Saved data entries:

——————————

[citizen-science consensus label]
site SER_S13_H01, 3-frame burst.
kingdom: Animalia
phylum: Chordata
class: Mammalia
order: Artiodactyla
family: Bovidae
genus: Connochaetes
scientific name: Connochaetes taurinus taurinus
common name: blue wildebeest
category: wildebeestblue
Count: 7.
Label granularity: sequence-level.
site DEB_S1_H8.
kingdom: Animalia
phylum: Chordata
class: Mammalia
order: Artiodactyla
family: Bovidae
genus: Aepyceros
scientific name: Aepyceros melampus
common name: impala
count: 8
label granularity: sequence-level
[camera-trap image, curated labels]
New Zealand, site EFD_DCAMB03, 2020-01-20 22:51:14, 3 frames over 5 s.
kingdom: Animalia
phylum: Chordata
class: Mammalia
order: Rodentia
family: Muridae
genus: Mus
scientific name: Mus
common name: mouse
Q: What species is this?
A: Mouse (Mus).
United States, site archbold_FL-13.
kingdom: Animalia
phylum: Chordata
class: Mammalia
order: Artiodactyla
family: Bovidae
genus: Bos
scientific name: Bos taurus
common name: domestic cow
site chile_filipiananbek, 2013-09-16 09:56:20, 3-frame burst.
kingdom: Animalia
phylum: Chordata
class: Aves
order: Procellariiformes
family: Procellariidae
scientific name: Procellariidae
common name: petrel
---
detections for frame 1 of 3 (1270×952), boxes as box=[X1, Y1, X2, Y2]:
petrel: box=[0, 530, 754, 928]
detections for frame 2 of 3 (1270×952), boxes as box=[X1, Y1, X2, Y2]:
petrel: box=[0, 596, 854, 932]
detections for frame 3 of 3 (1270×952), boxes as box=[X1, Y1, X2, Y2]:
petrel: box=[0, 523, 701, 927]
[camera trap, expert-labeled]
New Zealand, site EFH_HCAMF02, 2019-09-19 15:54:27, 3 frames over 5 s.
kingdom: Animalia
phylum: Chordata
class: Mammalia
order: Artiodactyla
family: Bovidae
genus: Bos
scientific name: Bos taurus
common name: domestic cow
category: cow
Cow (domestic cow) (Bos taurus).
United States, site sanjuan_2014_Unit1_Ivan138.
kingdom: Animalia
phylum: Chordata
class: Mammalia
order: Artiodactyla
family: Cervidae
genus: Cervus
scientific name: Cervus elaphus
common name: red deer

——————————

Copy out, exactly and alone, the lines of the entries above between the ones holding "order: Procellariiformes" and "[camera trap, expert-labeled]", inclusive.

Output below:
order: Procellariiformes
family: Procellariidae
scientific name: Procellariidae
common name: petrel
---
detections for frame 1 of 3 (1270×952), boxes as box=[X1, Y1, X2, Y2]:
petrel: box=[0, 530, 754, 928]
detections for frame 2 of 3 (1270×952), boxes as box=[X1, Y1, X2, Y2]:
petrel: box=[0, 596, 854, 932]
detections for frame 3 of 3 (1270×952), boxes as box=[X1, Y1, X2, Y2]:
petrel: box=[0, 523, 701, 927]
[camera trap, expert-labeled]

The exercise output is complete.